*Stored records:*
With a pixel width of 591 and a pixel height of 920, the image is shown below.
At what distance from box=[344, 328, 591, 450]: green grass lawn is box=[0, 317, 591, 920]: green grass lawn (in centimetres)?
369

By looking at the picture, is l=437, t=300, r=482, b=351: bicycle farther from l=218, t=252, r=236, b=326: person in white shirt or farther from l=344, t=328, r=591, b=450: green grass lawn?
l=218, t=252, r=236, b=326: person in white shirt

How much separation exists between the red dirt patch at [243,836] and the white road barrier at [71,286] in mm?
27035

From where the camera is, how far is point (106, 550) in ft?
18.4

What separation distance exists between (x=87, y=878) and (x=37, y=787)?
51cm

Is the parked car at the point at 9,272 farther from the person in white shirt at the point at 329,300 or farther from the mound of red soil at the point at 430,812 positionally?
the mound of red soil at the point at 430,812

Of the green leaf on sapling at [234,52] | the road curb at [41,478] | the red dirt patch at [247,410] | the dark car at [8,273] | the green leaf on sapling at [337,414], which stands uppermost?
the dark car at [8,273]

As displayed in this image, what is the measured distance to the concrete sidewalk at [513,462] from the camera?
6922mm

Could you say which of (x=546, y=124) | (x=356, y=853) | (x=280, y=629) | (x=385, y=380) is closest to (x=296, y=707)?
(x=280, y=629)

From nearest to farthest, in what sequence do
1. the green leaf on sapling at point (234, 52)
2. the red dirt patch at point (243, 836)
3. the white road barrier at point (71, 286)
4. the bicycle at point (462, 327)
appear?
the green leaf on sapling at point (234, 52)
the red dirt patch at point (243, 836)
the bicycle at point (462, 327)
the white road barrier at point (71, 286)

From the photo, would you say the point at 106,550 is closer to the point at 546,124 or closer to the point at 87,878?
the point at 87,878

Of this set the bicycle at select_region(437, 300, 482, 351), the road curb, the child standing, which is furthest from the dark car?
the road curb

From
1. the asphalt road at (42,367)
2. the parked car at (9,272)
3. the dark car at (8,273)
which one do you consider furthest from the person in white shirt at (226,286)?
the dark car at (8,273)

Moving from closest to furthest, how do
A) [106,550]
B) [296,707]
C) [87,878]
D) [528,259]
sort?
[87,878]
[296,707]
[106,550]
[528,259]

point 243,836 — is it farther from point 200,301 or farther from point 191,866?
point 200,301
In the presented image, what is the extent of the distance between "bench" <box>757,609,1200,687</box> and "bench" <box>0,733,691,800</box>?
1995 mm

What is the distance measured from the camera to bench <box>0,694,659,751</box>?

*Exercise brief:* Copy the listing above, requests included, from the line containing "Moving from closest to furthest, how do" down to its final line. Move every coordinate and distance figure in the answers up by 79.

*Output below:*
Moving from closest to furthest, how do
A) [106,550]
B) [296,707]
C) [87,878]
D) [528,259]
sort?
[166,957]
[375,786]
[185,629]
[607,338]

point 243,836 — is it farther from point 200,301 or farther from point 191,866?
point 279,380
In the presented image, what is the extent of the distance between "bench" <box>757,609,1200,687</box> and "bench" <box>0,733,691,800</box>?
2074 mm

What is the distance measured from the camera to bench <box>0,694,659,751</box>?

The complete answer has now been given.